This feature is an outcome of infoDev, a multi-donor program administered by the World Bank Group, with a focus on entrepreneurs in developing economies. This piece was originally published on March 12, 2018.
In Breadnut Hill, St. Ann, Jamaica, near the famous Dunn’s River Falls, the eco-farm and lodge Durga’s Den sits right in front of one of the most breathtaking views of the Caribbean Sea. The farm is growing in popularity by attracting visitors and volunteers from all over the world looking for a nature-immersive, hands-on learning vacation.
Founded 10 years ago by Lise Charron and her husband Michael Alexander, the eco-lodge was developed applying permaculture principles to be fully self-sufficient.
“It is a demonstrative and experimental site where international volunteers are welcome to share their knowledge of resilience with the help of regenerative agriculture, permaculture, and appropriate technology,” said Charron. “We teach through example, living the experience and sharing that knowledge through workshops.”
Durga’s Den is a five-acre farm where people can test and refine eco-friendly solutions to the most pressing problems of water and soil protection, retention, and regeneration.
“We aim at creating abundance by finding and demonstrating how permaculture and regenerative agriculture techniques can help to deal with critical limiting factors, such as water and soil scarcity and climate change conditions,” said Charron.
The techniques showcased at Durga’s Den include harvesting rainwater, recycling gray water, and composting organic matter. Thanks to its green mission, the farm was nominated in the 2016 Regeneration International’s project competition.
“We researched together on different systems for shelter, food, water, and sanitation,” Charron said. “We came up with prototypes, tested on site, and demonstrated them.”

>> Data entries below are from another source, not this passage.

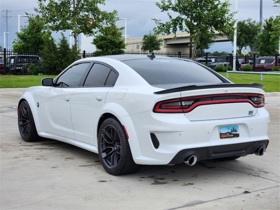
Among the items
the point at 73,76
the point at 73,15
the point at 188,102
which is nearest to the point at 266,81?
the point at 73,15

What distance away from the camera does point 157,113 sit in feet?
16.0

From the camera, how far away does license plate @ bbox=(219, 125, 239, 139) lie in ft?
16.6

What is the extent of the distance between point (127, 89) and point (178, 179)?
1.24m

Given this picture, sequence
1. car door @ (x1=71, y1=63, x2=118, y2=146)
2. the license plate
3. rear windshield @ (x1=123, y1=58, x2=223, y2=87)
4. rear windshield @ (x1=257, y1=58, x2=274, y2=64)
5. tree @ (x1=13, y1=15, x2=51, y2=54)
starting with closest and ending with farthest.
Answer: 1. the license plate
2. rear windshield @ (x1=123, y1=58, x2=223, y2=87)
3. car door @ (x1=71, y1=63, x2=118, y2=146)
4. tree @ (x1=13, y1=15, x2=51, y2=54)
5. rear windshield @ (x1=257, y1=58, x2=274, y2=64)

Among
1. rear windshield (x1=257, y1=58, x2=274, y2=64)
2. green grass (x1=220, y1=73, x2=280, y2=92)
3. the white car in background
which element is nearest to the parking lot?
the white car in background

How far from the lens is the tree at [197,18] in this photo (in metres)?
25.4

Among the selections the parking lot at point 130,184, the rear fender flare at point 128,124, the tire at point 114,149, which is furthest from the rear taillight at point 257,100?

Durga’s Den uses solar energy to power the farm’s operations, and the cottages have been designed as eco-friendly buildings, with green roofs, natural plaster and paints, and ecological toilets. Volunteers and visitors alike are encouraged to try a more natural and healthy living that includes rainwater showers, organic food, hikes, yoga, and meditation practices.
In addition to the lodge, the farm is producing green products, such as organic food, body care lotions, and an eco-friendly composting toilet called “Way 2 Go,” now commercialized across the island.
Durga’s Den has very little competition. Way 2 Go is a unique product that has no local competitors, only systems imported from abroad. In the agro-ecotourism sector, the lodge operates in a niche market where currently there is also little local competition.
Charron and Alexander promote their accommodations through the company’s website and Airbnb. They also use WWOOF and HelpX, which link organic farms with volunteers who want to help for a period of time. “In exchange for free accommodation they give some of their time to help on the farm and use their time off (four hours per day and weekends) to relax on the hill or explore the island,” she added.
“We first learned about the Caribbean Climate Innovation Centre at a Cuso meeting in Kingston, where we did a presentation of our agro forestry workshops,” said Charron. “We were encouraged to look at the website and filled in the entry form.”
The rest is history. “We have done the prototype for our Way 2 Go sanitation system, tested it, and started sale and distribution,” Charron said. “With the help of CCIC, we are looking for support in setting up the financial aspect, control, budget and accounting decisions. I am sure the best is to come. We are looking forward to it.”
Charron had some valuable advice for aspiring entrepreneurs: “Find your passion, something you believe in. It does not have to be glamorous, but rather something you are convinced of.”